[[ GIVEN TEXT open ]]

Hilarie: Life’s a slippery slope so enjoy the sledging!
Jan 16 2010 by Hilarie Stelfox, Huddersfield Daily Examiner
THE NURSE in the accident and emergency department did that finger-wagging thing.
“You are,” she said to the Man-in-Charge, “far too old to be sledging.”
Of course she might as well have been speaking in Japanese because this is not the sort of thing the MIC is programmed to hear. He suffers from an arrested development condition that means he might look like a fully-grown, 40-something father-of-two with responsibilities, but inside he’s still a giddy nine-year-old who gets all excited when there is frozen water falling from the sky.
He sees snow as a top-notch entertainment opportunity and since we so rarely get much good quality snow when it does arrive it’s an opportunity to be greedily grasped.
Which is how he came to be enjoying the slopes at Outlane – Huddersfield’s own Gstaad – and was later to be found having his thoracic vertebrae X-rayed in Calderdale General Hospital. (I should say at this point that the sledging expedition was the fourth of the season).
Although a friend was photographing the wintry exploits of The Man and The Boy, he unfortunately failed to capture the exact moment when the love of my life went flying through the air like Eddie the Eagle, catapulted from his sledge, and landed flat on his back (which already has a desiccated lower vertebra). Thus a moment of pure exhilaration was followed by the sort of pain that has since required simultaneous treatment with two painkillers and an anti-inflammatory. Put it this way, there was a lot of bad language and extreme wincing shortly afterwards.

[[ GIVEN TEXT closed ]]

TASK BRIEF: Decide whether each statement below agrees with the sledging column, answering yes or no and quoting the column's deciding words. 1. The nurse who told the Man-in-Charge he was too old to be sledging worked in the accident and emergency department. 2. The outing at Outlane was the first sledging trip of the season. 3. The friend taking photographs caught the moment the Man-in-Charge was thrown from his sledge.

[[ GIVEN INFORMATION open ]]

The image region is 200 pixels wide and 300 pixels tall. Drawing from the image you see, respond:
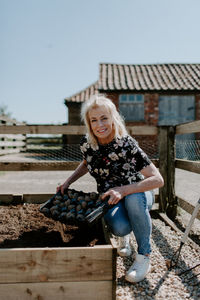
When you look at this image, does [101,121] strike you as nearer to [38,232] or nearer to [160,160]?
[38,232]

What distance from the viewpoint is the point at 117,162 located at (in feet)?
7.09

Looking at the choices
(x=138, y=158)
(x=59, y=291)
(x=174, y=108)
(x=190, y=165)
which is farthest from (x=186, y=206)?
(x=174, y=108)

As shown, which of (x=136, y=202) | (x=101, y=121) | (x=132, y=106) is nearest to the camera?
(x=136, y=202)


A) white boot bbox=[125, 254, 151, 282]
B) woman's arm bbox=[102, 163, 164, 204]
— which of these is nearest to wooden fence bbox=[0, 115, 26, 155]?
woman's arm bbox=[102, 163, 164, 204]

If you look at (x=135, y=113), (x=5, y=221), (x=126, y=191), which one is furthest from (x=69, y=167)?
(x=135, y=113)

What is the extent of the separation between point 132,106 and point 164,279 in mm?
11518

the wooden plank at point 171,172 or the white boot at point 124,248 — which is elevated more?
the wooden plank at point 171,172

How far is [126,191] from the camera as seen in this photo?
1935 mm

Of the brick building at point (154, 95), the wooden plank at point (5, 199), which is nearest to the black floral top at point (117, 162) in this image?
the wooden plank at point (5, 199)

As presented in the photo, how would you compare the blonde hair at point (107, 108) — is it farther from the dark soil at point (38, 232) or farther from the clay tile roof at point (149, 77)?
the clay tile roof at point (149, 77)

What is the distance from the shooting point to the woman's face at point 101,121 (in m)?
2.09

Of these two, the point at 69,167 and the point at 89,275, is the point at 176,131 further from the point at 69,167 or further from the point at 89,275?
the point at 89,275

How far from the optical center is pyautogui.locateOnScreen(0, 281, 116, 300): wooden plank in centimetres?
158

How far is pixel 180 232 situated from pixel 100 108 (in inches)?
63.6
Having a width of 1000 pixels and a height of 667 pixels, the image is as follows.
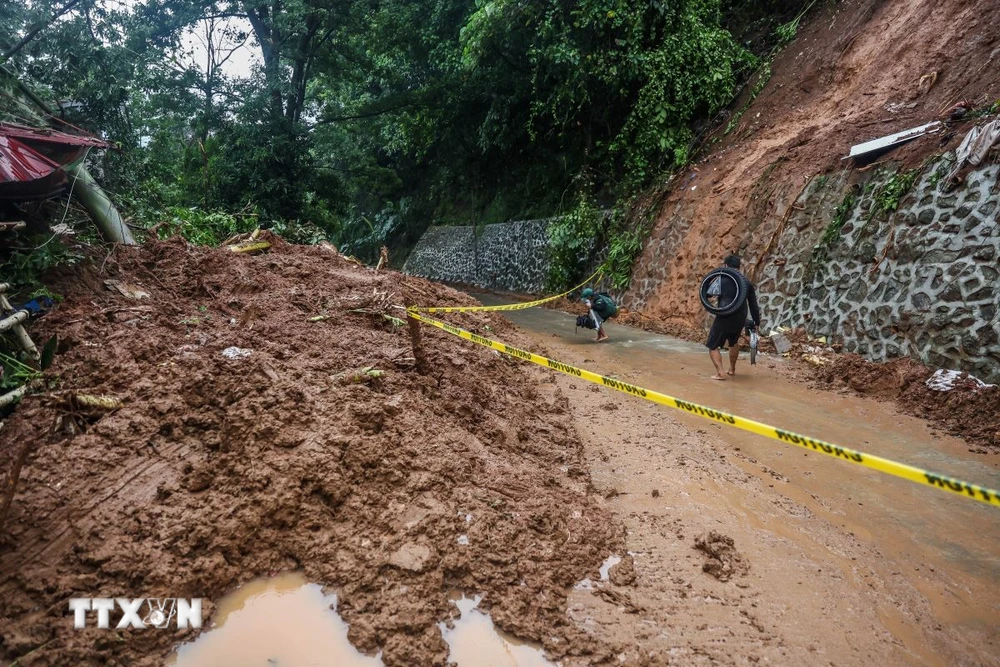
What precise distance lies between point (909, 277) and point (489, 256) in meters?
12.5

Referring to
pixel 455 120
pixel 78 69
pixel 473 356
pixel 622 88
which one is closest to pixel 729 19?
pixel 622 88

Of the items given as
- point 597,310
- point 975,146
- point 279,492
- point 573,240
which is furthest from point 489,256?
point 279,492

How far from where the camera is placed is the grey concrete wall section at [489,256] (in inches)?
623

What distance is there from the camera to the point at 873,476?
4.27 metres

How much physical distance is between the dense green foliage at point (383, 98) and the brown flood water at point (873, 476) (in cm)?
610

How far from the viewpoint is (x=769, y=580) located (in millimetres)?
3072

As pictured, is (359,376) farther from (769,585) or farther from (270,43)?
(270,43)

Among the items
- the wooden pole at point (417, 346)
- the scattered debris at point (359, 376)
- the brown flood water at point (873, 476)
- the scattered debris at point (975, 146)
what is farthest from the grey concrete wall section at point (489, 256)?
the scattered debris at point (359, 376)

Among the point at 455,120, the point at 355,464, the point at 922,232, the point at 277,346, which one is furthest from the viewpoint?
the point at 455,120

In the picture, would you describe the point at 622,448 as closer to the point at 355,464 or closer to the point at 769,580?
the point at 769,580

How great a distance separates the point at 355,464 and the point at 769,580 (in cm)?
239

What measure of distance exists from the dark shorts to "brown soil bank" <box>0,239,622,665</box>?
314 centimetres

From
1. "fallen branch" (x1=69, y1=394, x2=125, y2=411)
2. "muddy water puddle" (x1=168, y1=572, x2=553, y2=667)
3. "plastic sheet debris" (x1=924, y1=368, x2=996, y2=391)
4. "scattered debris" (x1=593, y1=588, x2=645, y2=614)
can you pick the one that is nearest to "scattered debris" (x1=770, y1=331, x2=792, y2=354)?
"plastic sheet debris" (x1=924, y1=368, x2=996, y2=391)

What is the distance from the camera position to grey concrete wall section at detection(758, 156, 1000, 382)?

[[ GIVEN INFORMATION closed ]]

ANSWER AREA:
1. Yes: "THE NURSE in the accident and emergency department did that finger-wagging thing."
2. No: "the sledging expedition was the fourth of the season"
3. No: "he unfortunately failed to capture the exact moment when the love of my life went flying through the air like Eddie the Eagle, catapulted from his sledge"